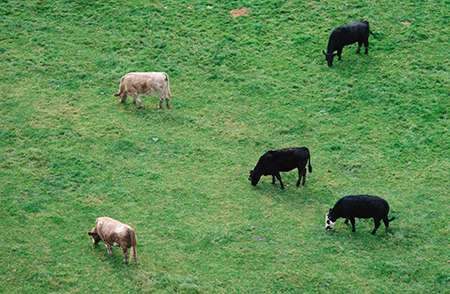 Domesticated animals provide vital link to emergence of new diseases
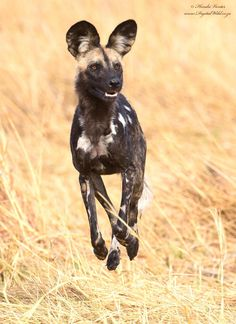 African Wild Dog jump running in search of possible prey by Hendri Venter on 500px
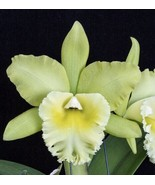 CATTLEYA  Blc. Prada Green Deluxe Orchid Plant Pot BLOOMING SIZE 0504 V - $34.20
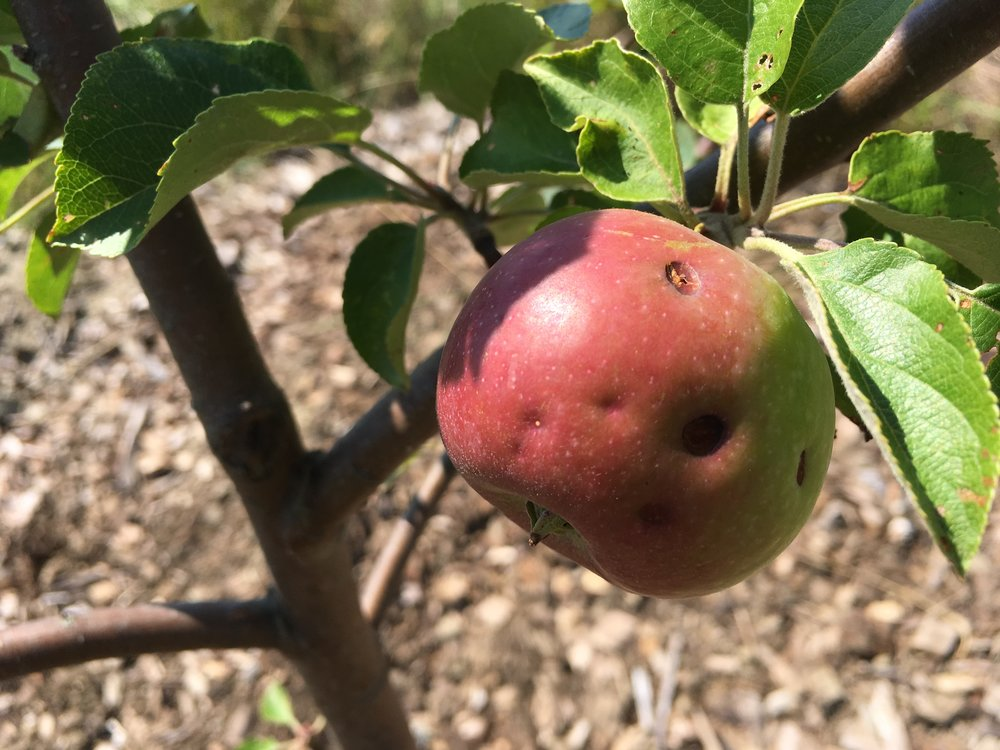News — The Maine Heritage Orchard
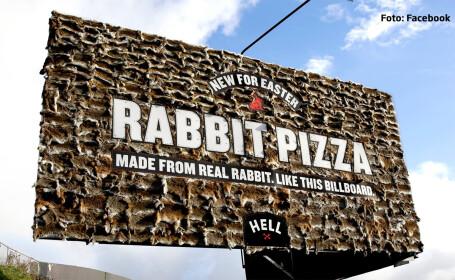 panou pizza iepuri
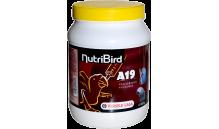 NutriBird - A19 - do karmienia ręcznego 800 g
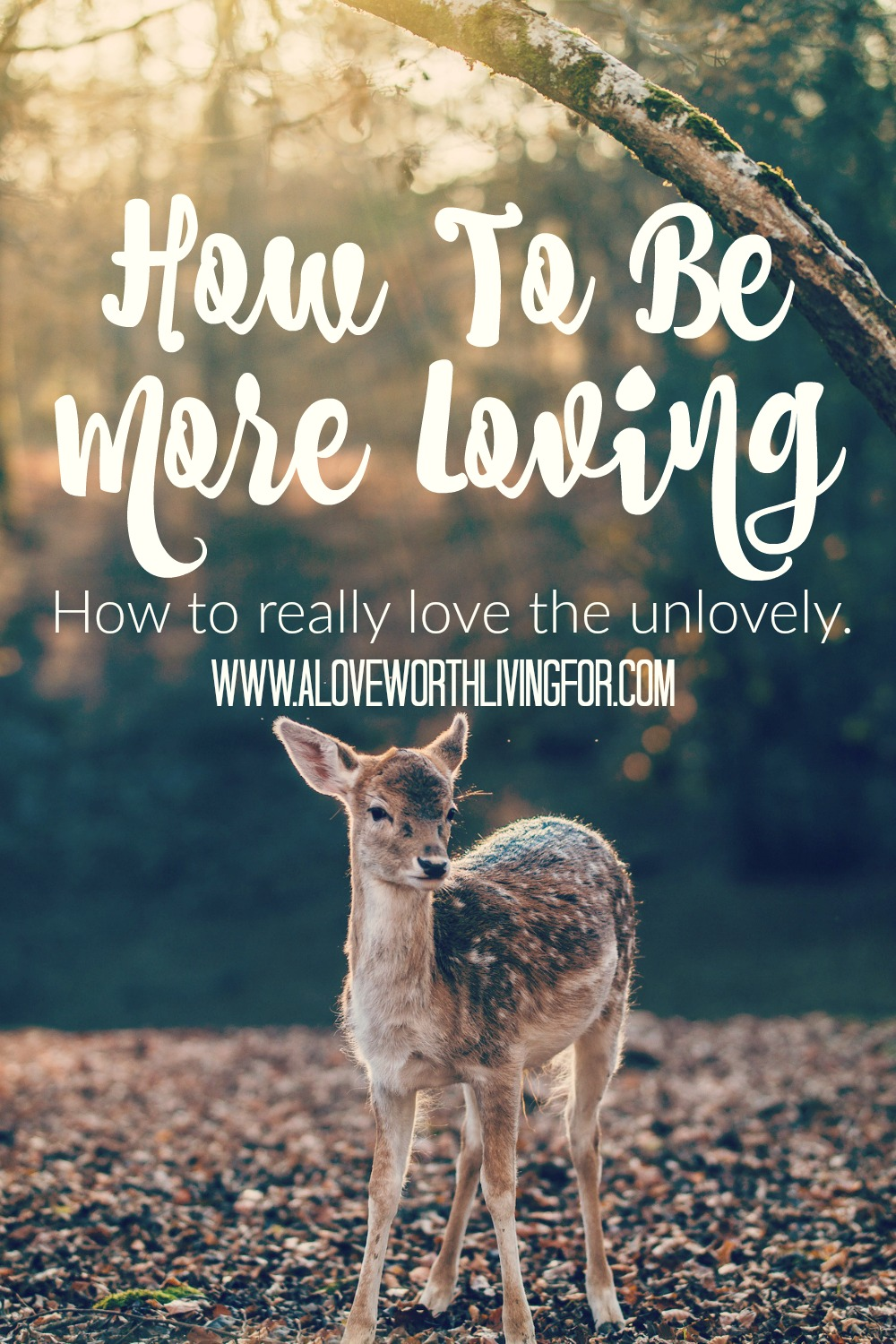 People are difficult and messy. Yet we are told to love others. It's our job to reach out and love the unlovely but how? The answer may surprise you!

ABOUT THIS TASK »
Give an exact copy of the material, leaving out every picture.

ANSWER TO THIS EXERCISE »
 Domesticated animals provide vital link to emergence of new diseases
 African Wild Dog jump running in search of possible prey by Hendri Venter on 500px
 CATTLEYA  Blc. Prada Green Deluxe Orchid Plant Pot BLOOMING SIZE 0504 V - $34.20
News — The Maine Heritage Orchard
 panou pizza iepuri
 NutriBird - A19 - do karmienia ręcznego 800 g
 People are difficult and messy. Yet we are told to love others. It's our job to reach out and love the unlovely but how? The answer may surprise you!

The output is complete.